Pela montagem solta (onde o raccord é propositadamente desrespeitado, sequências surgem aos saltos, e a continuidade temporal é quebrada com momentos que nem sempre se relacionam entre si), aridez da imagem, e um pessimismo existencialista que nos traz personagens que parecem, à partida, tragicamente vencidos, “Antes da Revolução” foi imediatamente considerado um sucedâneo da Nouvelle Vague francesa. Como se não bastasse, Bertolucci dá-nos uma conversa entre Fabrizio e um amigo cinéfilo que passa o tempo a dizer-lhe que Anna Karina é uma lenda no filme “Uma Mulher É uma Mulher” (Une femme est une femme, 1961) de Jean-Luc Godard, terminando com a frase «Não se pode viver sem Rossellini!», depois de elogios a Howard Hawks e Nicholas Ray (por sinal dois heróis da geração da Nouvelle Vague).
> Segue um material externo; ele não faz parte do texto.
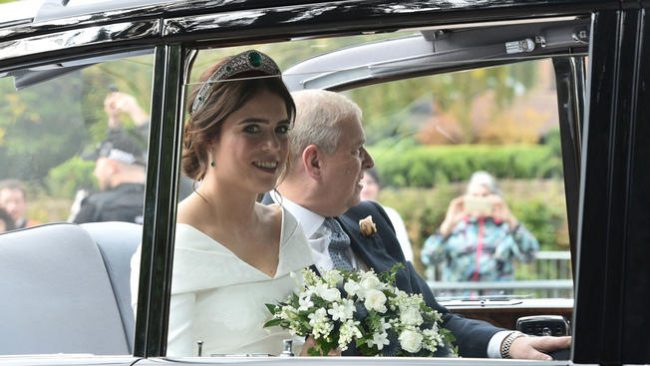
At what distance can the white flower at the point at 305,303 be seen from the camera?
267 cm

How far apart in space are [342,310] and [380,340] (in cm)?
12

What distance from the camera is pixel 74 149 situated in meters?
3.00

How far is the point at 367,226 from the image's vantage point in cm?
295

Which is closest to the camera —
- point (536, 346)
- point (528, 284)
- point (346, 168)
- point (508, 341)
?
point (536, 346)

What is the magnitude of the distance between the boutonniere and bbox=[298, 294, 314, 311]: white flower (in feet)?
0.87

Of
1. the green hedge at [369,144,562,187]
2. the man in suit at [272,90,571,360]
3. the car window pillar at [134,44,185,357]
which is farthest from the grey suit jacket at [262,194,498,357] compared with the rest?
the car window pillar at [134,44,185,357]

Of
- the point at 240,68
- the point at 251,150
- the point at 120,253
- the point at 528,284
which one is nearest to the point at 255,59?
the point at 240,68

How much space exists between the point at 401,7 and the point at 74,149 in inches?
38.3

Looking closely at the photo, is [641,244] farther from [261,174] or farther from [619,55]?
[261,174]

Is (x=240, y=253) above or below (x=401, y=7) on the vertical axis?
below

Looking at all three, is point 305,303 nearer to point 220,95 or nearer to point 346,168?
point 346,168

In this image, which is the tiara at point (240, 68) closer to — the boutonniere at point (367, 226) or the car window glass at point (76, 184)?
the car window glass at point (76, 184)

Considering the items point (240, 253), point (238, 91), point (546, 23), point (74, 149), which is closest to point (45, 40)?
point (74, 149)

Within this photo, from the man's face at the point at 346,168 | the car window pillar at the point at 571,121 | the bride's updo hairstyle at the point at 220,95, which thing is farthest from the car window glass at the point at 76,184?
the car window pillar at the point at 571,121
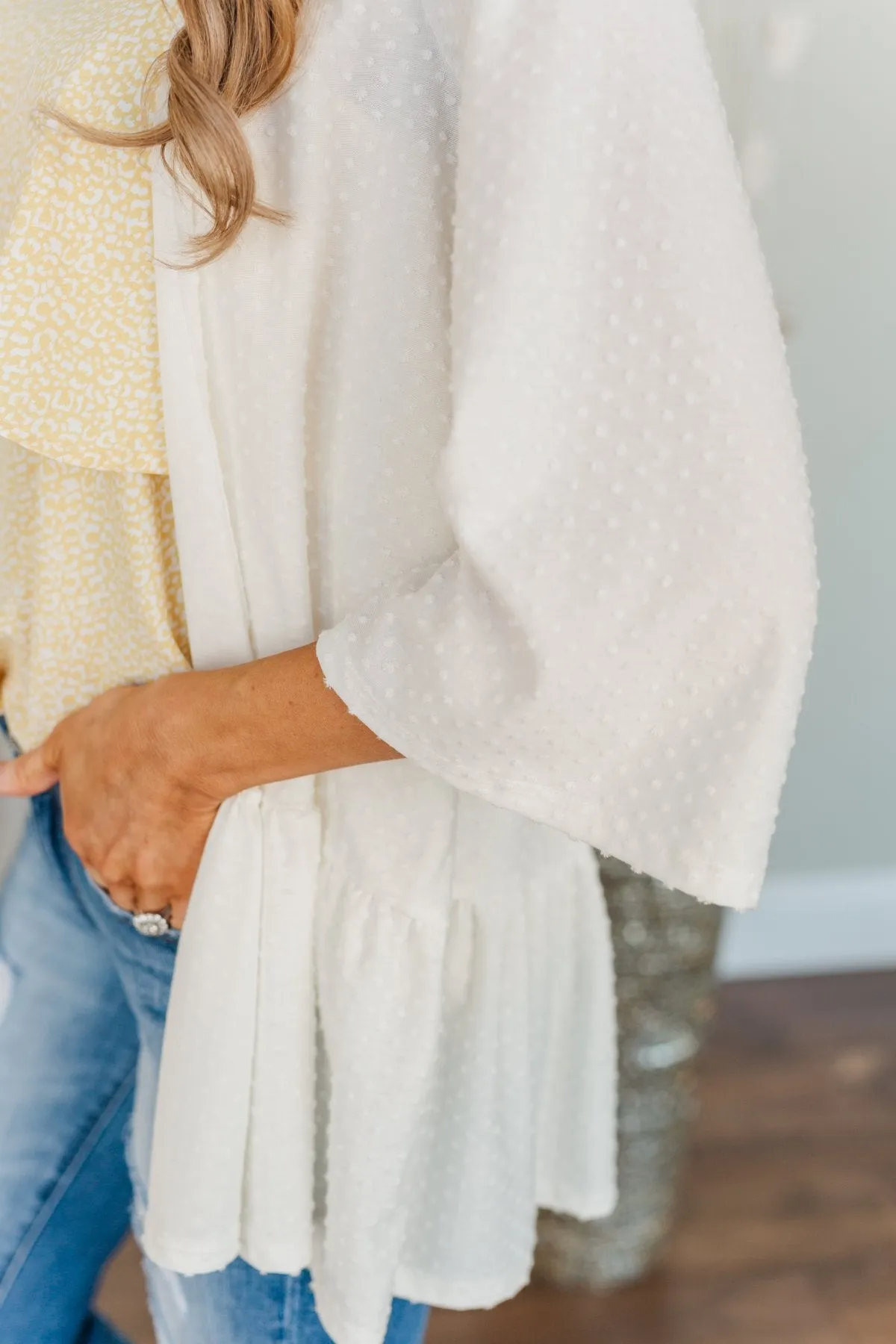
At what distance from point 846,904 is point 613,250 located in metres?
1.66

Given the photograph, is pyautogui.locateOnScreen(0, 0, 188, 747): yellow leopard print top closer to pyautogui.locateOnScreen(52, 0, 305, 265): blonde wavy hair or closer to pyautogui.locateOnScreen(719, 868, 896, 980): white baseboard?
pyautogui.locateOnScreen(52, 0, 305, 265): blonde wavy hair

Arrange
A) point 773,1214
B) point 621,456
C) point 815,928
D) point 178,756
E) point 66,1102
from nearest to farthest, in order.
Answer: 1. point 621,456
2. point 178,756
3. point 66,1102
4. point 773,1214
5. point 815,928

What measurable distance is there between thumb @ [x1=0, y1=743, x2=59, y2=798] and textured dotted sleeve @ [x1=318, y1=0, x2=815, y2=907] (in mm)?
290

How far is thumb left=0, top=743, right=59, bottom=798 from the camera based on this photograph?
682 mm

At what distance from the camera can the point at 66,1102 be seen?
2.53ft

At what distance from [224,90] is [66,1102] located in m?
0.61

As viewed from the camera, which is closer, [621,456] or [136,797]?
[621,456]

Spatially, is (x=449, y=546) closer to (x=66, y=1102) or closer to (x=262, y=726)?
(x=262, y=726)

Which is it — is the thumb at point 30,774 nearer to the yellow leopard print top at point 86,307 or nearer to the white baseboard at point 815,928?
the yellow leopard print top at point 86,307

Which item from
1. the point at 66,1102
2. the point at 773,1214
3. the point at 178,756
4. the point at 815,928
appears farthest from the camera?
the point at 815,928

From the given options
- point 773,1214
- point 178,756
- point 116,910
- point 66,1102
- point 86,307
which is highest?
point 86,307

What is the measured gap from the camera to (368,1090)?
61 centimetres

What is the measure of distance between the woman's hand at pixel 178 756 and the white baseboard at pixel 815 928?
1432 mm

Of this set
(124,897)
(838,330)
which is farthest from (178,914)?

É, acima de tudo, Bertolucci a marcar o território das suas referências, podendo, em termos temáticos pensar-se ainda em Antonioni, pelo modo contemplativo como filma, e pela incomunicabilidade dos dois protagonistas (Fabrizio e Gina procuram-se, amam-se, mas nunca partilham uma mesma realidade interior).

Filhos de uma burguesia cuja realidade renegam, mas da qual não se conseguem libertar, estes revolucionários de salão irritam-se com ideias, perdem estribeiras com comportamentos, mas nunca agirão para mudar as suas vidas ou as dos outros. É esse o drama de Fabrizio, talvez adivinhado por Gina que o liberta do seu peso nas indecisões que amarguram o seu sobrinho. Mas sem essa transgressão trazida pela relação ilícita com a tia, Fabrizio perde o seu último sopro transgressor, e deixa-se arrastar pela convenção que o enoja. É já uma forma de Bertolucci usar o sexo como transgressão e formador de personalidade, uma espécie de momento de verdade interior, de outro modo impossível de obter.

Com uma crítica de convenções sociais e mesmo religiosa (note-se como o romance ilícito de tia e sobrinho decorre na Quaresma, até à Páscoa), Bertolucci desenha em “Antes da Revolução” uma teia de críticas a uma certa esquerda intelectual presa a ideais utópicos, mas sem nunca agir. Também por isso, o seu filme seria modelo para um cinema politicamente mais militante que surgiria no final da década e que rodeou as revoltas de Maio de 68, que, quase sem querer, “Antes da Revolução” prenuncia.

Adriana Asti e Francesco Barilli em "Antes da Revolução" (Prima della rivoluzione, 1964), de Bernardo Bertolucci

Produção:

Título original: Prima della rivoluzione; Produção: Cineriz / Iride Cinematografica; Produtores Executivos: ; País: Itália; Ano: 1964; Duração: 107 minutos; Distribuição: Cineriz (Itália), British Film Institute (BFI) (Reino Unido); Estreia: 9 de Maio de 1964 (Festival de Cannes, França), 2 de Outubro de 1964 (Itália), 30 de Dezembro de 1976 (Portugal).

Equipa técnica:

Realização: Bernardo Bertolucci; Produção: Mario Bernocchi; Argumento: Bernardo Bertolucci, Gianni Amico [a partir de uma história de Bernardo Bertolucci]; Música: Gino Paoli, Ennio Morricone; Direcção Musical: Franco Ferrara; Fotografia: Aldo Scavarda [preto e branco e cor]; Montagem: Roberto Perpignani; Design de Produção: Vittorio Cafiero, Angelo Canevari; Figurinos: Federico Forquet; Caracterização: Michele Trimarchi.

Elenco:

Adriana Asti (Gina), Francesco Barilli (Fabrizio), Allen Midgette (Agostino), Morando Morandini (Cesare), Cristina Pariset (Clelia), Cecrope Barilli (Puck), Evelina Alpi (A menina), Gianni Amico (Um Amigo), Goliardo Padova (O Pintor), Guido Fanti (Enore), Salvatore Enrico (O Sacristão), Amelia Bordi (A Mãe), Domenico Alpi (O Pai), Iole Lunardi (A Avó), Antonio Maghenzani (O Irmão), Ida Pellegri (Mãe de Clelia), Mario Feliciani (dobragem de voz de Cecrope Barilli) [não creditado], Gastone Moschin (dobragem de voz de Morando Morandini) [não creditado], Massimo Turci (dobragem de voz de Francesco Barilli) [não creditado].